SUPPLIED TEXT
+ + + +
I have the folowing table:
| id | duty_id | date_start | date_end |
| 1 | 1 | 2015-07-16 07:00:00 | 2015-07-16 14:30:00 |
| 2 | 3 | 2015-07-17 03:30:00 | 2015-07-17 11:00:00 |
| 3 | 5 | 2015-07-17 12:00:00 | 2015-07-17 19:30:00 |
and i have a date: 2015-07-17.
and i need to select the rows that happens on my date. AKA i need these lines:
| 2 | 3 | 2015-07-17 03:30:00 | 2015-07-17 11:00:00 |
| 3 | 5 | 2015-07-17 12:00:00 | 2015-07-17 19:30:00 |
sadly the BETWEEN doesn't work:
SELECT * FROM table WHERE ('2015-07-17'::DATE BETWEEN date_start AND date_end)
gives back empty result.
How can i get those lines?
The problem is that when a DATE is coerced to a TIMESTAMP (as must be done here to compare the DATE of '2015-07-17' to the TIMESTAMPs in the data) the time portion of the coerced TIMESTAMP is set to 00:00:00, and thus since the test data doesn't have a time period which is valid at midnight on 2015-07-17 no rows are returned.
+ + + +
REQUIRED ACTIONS
a) Rewrite everything in the SQL date question from "How can i get" down to "rows are returned.", putting "the start of the day" in place of "midnight".
b) Name every column heading in the table at the top of the SQL date question.
c) Carry the SQL date question forward from its last sentence.

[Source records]
+ + + +
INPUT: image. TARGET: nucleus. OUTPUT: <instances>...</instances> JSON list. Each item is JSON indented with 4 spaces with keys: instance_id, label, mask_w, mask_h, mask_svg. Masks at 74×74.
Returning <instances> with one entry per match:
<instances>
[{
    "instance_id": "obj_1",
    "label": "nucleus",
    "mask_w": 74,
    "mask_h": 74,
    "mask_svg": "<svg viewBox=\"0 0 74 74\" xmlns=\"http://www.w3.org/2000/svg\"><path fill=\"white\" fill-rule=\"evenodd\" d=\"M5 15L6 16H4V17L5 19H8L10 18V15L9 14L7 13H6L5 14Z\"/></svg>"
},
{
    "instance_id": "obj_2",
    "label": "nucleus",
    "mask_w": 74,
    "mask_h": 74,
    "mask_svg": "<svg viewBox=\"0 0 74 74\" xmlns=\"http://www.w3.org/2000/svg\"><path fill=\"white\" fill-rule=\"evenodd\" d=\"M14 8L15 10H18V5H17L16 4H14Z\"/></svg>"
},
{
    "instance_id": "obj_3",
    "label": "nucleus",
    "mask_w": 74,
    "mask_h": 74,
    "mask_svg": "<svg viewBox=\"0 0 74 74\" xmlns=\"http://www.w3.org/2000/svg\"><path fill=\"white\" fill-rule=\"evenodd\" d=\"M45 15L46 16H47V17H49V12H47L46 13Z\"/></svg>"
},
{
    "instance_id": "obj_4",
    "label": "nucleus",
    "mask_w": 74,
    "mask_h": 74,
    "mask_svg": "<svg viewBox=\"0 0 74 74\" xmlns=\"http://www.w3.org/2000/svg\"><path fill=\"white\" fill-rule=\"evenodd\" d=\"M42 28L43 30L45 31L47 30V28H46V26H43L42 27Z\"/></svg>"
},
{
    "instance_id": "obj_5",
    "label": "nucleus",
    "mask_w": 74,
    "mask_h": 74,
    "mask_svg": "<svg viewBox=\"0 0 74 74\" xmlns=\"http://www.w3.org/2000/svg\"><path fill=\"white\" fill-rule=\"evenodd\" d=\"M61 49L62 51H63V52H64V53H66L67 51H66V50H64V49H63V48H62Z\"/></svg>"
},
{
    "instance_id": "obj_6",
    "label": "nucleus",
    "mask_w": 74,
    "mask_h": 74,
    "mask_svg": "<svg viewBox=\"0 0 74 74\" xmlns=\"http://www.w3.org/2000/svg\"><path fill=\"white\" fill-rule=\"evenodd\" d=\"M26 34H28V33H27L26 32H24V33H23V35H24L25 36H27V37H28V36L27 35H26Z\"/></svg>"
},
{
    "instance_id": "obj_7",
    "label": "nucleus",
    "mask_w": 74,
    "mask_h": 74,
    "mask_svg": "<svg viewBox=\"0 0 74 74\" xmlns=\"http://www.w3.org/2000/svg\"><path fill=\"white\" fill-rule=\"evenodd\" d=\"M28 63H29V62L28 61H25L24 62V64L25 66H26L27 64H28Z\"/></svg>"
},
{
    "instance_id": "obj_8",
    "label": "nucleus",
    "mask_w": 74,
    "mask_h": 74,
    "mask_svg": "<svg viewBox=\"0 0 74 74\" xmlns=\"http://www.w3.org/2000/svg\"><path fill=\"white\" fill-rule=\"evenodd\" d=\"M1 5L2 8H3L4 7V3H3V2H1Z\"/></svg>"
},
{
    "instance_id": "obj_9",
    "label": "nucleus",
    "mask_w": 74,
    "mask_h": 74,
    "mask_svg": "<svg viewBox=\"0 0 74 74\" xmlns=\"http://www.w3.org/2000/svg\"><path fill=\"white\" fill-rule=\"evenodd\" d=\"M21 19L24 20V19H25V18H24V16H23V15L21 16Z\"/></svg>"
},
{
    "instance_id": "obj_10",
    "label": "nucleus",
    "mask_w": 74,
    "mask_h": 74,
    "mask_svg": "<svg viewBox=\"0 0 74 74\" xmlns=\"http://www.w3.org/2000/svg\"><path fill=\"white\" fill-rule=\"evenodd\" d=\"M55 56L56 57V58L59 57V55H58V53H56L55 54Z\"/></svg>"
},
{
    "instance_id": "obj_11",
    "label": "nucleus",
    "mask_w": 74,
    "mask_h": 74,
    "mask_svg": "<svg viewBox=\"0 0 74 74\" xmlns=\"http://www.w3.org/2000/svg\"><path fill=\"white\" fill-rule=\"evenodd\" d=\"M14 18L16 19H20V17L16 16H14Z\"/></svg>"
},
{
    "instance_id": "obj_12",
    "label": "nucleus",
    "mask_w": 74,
+ + + +
RESPONSES
a)
How can i get those lines?
The problem is that when a DATE is coerced to a TIMESTAMP (as must be done here to compare the DATE of '2015-07-17' to the TIMESTAMPs in the data) the time portion of the coerced TIMESTAMP is set to 00:00:00, and thus since the test data doesn't have a time period which is valid at the start of the day on 2015-07-17 no rows are returned.

b) id, duty_id, date_start, date_end

c)
If you add an INTERVAL literal of 211 minutes (three hours and 31 minutes) to the converted date you'll get results returned because the test data DOES have a row which is valid at 2015-07-17 at 03:31 AM:
SELECT * FROM my_table
WHERE '2015-07-17'::DATE + INTERVAL '211' MINUTE BETWEEN date_start
AND date_end;
SQLFiddle here
Best of luck.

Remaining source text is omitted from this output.